● Your goal: Please put the rows below into a JSON list of strings, one string per line and no blank lines, leaving the pictures out.

Segment Start: Data for review

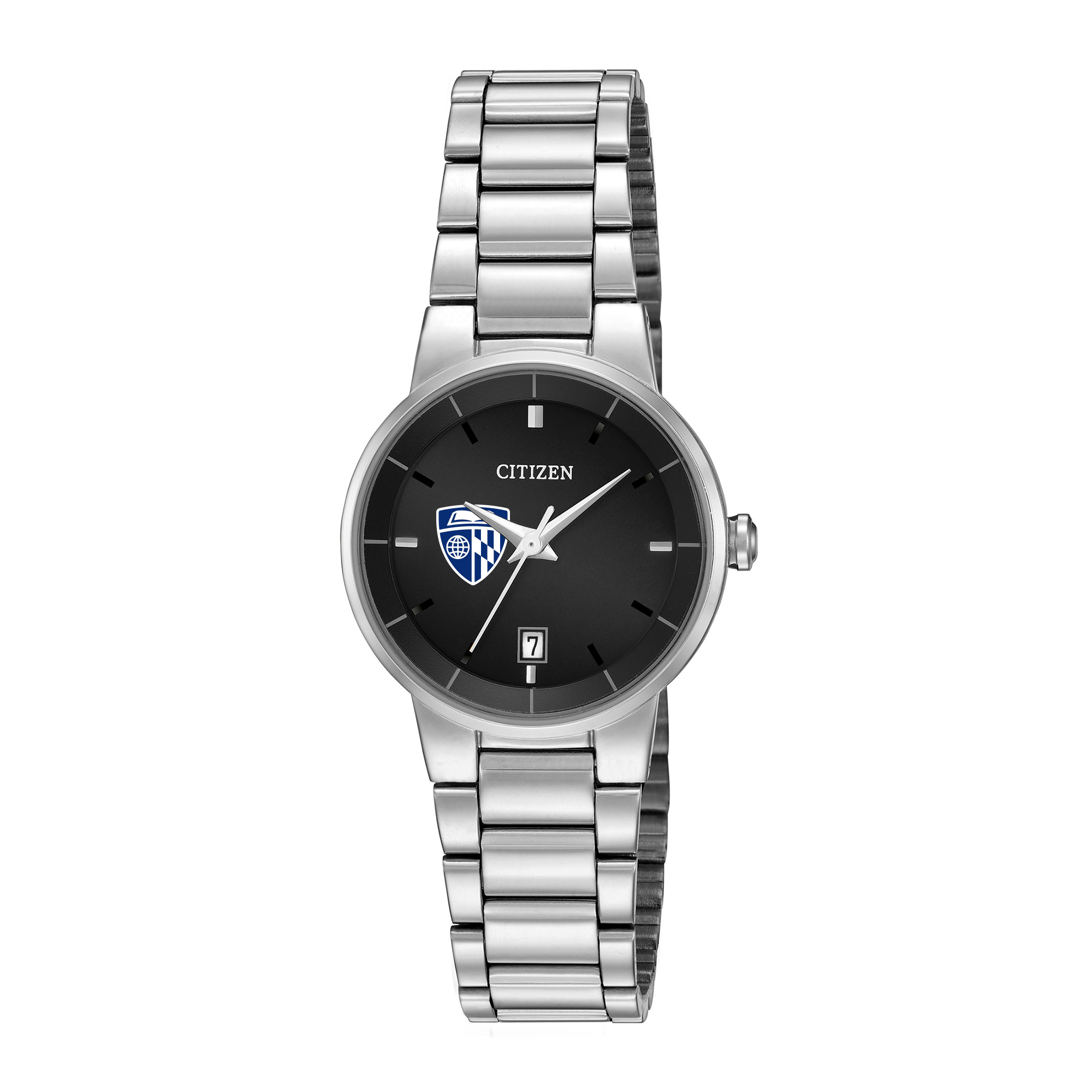 Women's Citizen Watch Silver Johns Hopkins Blue Jays Black Dial Stainless Steel Watch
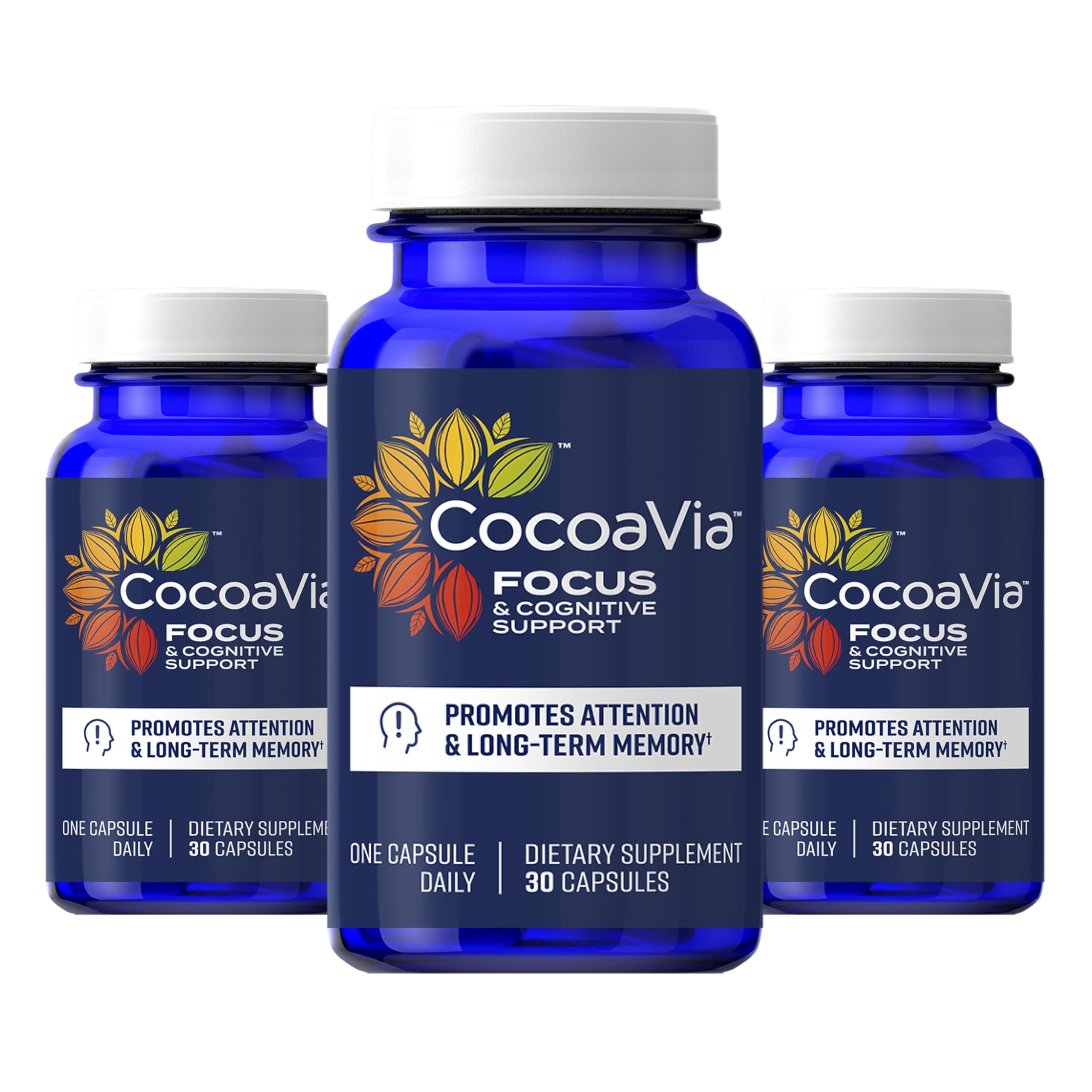 Memory & Focus Brain Supplement, 90 Day, Cocoa Flavanol Blend, Lutein, Added Caffeine for Boost. Improve Cognitive Function, Attention, Vegan & Plant Based, 90 Capsules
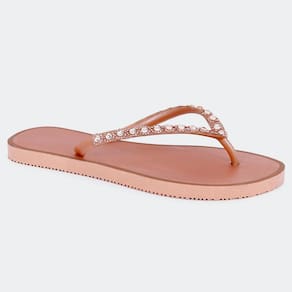 Chinelo Sandália de Dedo Pedraria Flor Brilho Strass Estilo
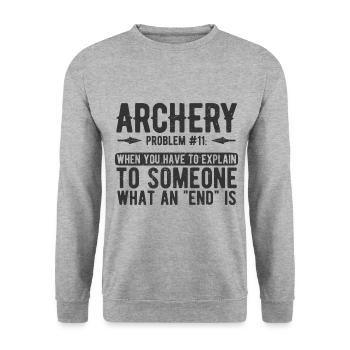 Bogenschießen Archery - Unisex Pullover - Weißgrau meliert - Vorne - Alina (178cm) & Michal (187cm)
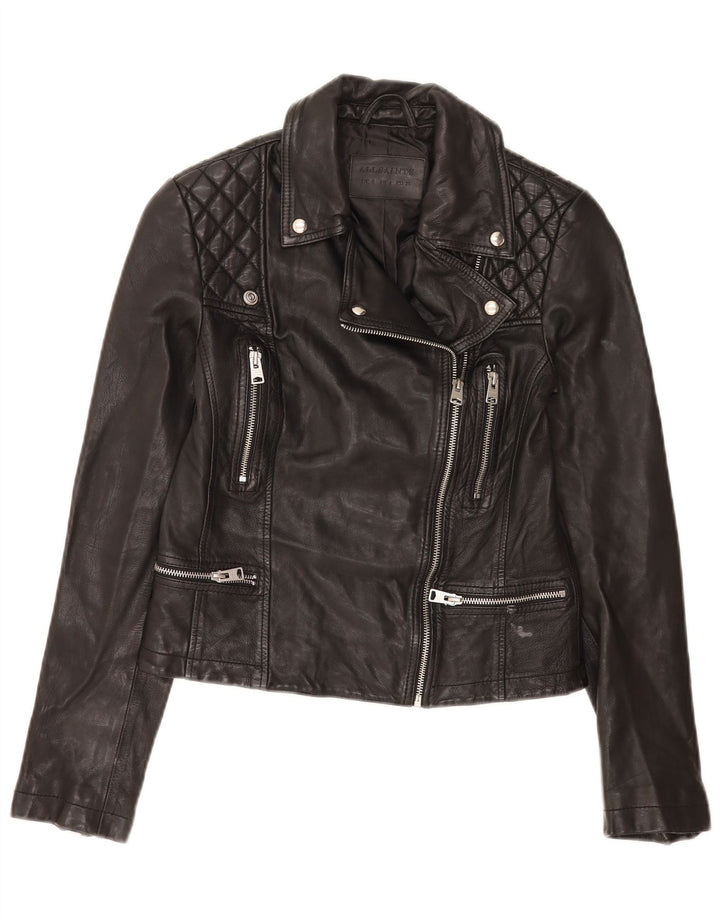 All Saints Γυναικείο Crop Δερμάτινο Biker Jacket UK 8 Small Black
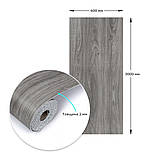 Самоклеюча вінілова плитка рулонна для оздоблення інтер'єру 60х300 см попеляста вологостійка матова, фото 3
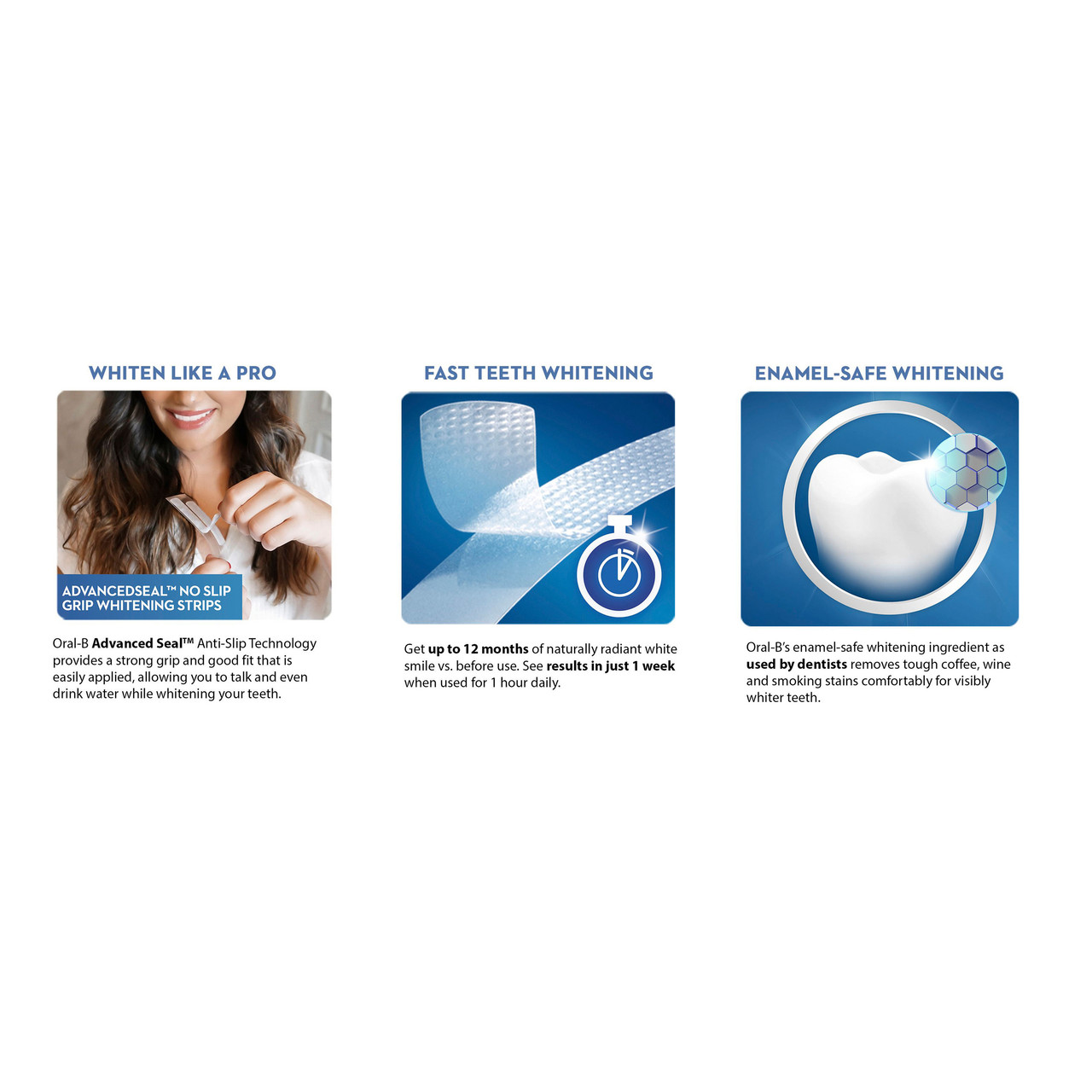 Oral-B 3DWhite Luxe Whitestrips Advance Seal, 14 Whitening Treatments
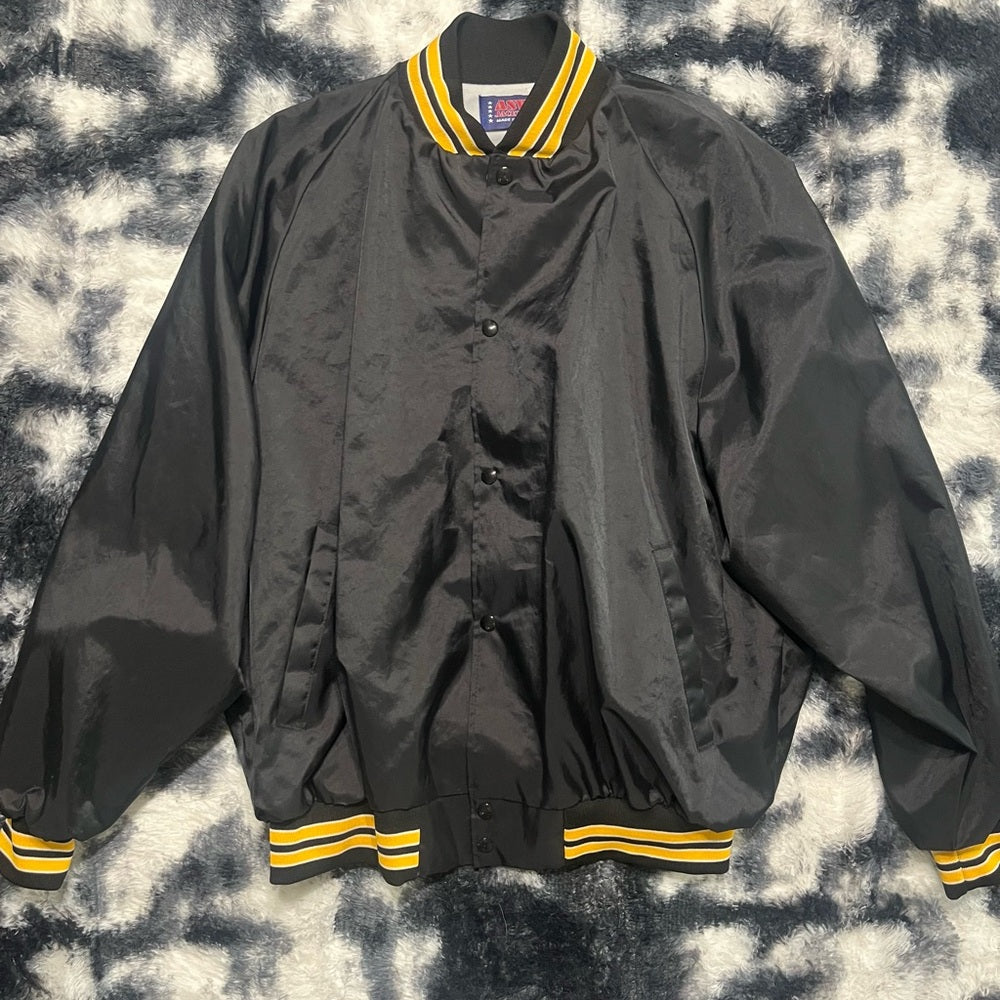 Black Bomber Jacket with Yellow Stripes - sweet back logo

Segment End: Data for review

● Answer area:
[
  " Women's Citizen Watch Silver Johns Hopkins Blue Jays Black Dial Stainless Steel Watch",
  " Memory & Focus Brain Supplement, 90 Day, Cocoa Flavanol Blend, Lutein, Added Caffeine for Boost. Improve Cognitive Function, Attention, Vegan & Plant Based, 90 Capsules",
  " Chinelo Sandália de Dedo Pedraria Flor Brilho Strass Estilo",
  " Bogenschießen Archery - Unisex Pullover - Weißgrau meliert - Vorne - Alina (178cm) & Michal (187cm)",
  " All Saints Γυναικείο Crop Δερμάτινο Biker Jacket UK 8 Small Black",
  " Самоклеюча вінілова плитка рулонна для оздоблення інтер'єру 60х300 см попеляста вологостійка матова, фото 3",
  " Oral-B 3DWhite Luxe Whitestrips Advance Seal, 14 Whitening Treatments",
  " Black Bomber Jacket with Yellow Stripes - sweet back logo"
]